= DIRECTIONS FOR THIS TASK =
Set out as a numbered list, omitting blank lines, the lines of the records beginning with the line that contains "Which single item from" and continuing through the end of the records.
--- Start INFORMATION PROVIDED ---
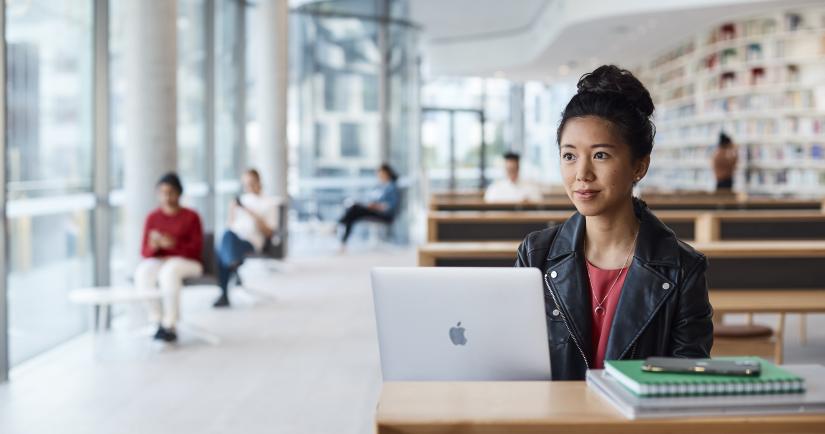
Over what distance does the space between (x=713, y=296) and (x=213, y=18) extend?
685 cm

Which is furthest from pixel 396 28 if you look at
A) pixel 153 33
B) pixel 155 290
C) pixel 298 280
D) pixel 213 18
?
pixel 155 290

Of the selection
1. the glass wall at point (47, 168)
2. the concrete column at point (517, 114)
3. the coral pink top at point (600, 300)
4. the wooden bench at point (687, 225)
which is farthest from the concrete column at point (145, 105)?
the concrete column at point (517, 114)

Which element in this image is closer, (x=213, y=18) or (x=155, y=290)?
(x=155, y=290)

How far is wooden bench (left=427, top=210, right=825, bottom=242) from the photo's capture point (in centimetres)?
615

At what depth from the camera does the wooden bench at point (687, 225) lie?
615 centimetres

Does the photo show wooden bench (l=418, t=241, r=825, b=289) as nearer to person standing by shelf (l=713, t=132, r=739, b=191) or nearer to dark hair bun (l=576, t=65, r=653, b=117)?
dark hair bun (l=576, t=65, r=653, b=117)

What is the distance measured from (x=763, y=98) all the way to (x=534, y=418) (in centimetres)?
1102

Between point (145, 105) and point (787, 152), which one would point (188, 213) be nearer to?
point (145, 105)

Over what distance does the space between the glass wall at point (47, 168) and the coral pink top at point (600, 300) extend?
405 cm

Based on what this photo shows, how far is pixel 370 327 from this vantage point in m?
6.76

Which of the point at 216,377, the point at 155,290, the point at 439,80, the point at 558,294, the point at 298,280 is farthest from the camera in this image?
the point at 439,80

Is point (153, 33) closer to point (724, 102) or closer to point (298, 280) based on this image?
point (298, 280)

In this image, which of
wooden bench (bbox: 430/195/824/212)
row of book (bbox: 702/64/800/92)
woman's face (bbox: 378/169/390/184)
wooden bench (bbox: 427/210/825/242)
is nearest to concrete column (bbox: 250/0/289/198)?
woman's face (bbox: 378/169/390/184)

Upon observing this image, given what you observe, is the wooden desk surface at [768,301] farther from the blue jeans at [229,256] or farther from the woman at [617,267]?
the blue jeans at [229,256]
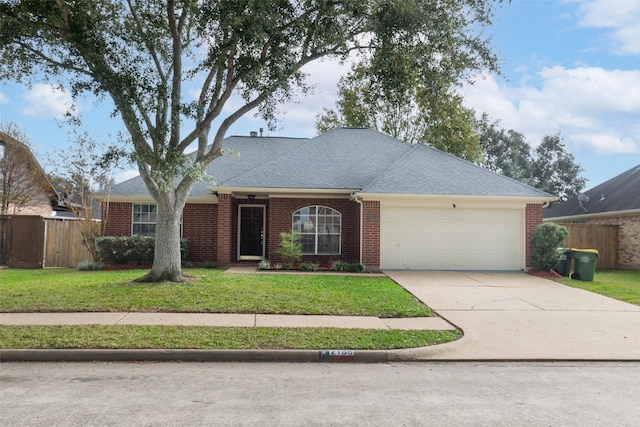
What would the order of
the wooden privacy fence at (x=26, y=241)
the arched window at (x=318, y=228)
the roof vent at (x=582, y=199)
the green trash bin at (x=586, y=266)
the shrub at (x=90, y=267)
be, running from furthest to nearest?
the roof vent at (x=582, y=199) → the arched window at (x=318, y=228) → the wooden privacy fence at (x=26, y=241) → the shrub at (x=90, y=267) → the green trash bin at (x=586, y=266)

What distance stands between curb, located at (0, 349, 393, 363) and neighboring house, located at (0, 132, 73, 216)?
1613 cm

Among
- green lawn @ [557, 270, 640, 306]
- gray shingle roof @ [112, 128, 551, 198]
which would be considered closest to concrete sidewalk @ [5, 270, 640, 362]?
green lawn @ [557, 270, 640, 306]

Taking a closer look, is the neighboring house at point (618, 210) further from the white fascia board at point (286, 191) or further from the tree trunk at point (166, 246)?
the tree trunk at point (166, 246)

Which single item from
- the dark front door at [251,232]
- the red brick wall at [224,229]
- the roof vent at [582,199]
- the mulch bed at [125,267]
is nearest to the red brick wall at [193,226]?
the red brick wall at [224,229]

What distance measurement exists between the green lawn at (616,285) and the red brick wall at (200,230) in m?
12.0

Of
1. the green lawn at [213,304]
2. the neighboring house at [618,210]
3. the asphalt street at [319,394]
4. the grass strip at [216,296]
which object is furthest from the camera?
--- End INFORMATION PROVIDED ---
= FINAL ANSWER =
1. Which single item from
2. - the dark front door at [251,232]
3. - the red brick wall at [224,229]
4. - the roof vent at [582,199]
5. - the mulch bed at [125,267]
6. is nearest to the red brick wall at [193,226]?
7. the red brick wall at [224,229]
8. What distance measurement exists between the green lawn at (616,285) and the red brick wall at (200,230) in m?
9. 12.0
10. Of
11. 1. the green lawn at [213,304]
12. 2. the neighboring house at [618,210]
13. 3. the asphalt street at [319,394]
14. 4. the grass strip at [216,296]
15. which object is furthest from the camera?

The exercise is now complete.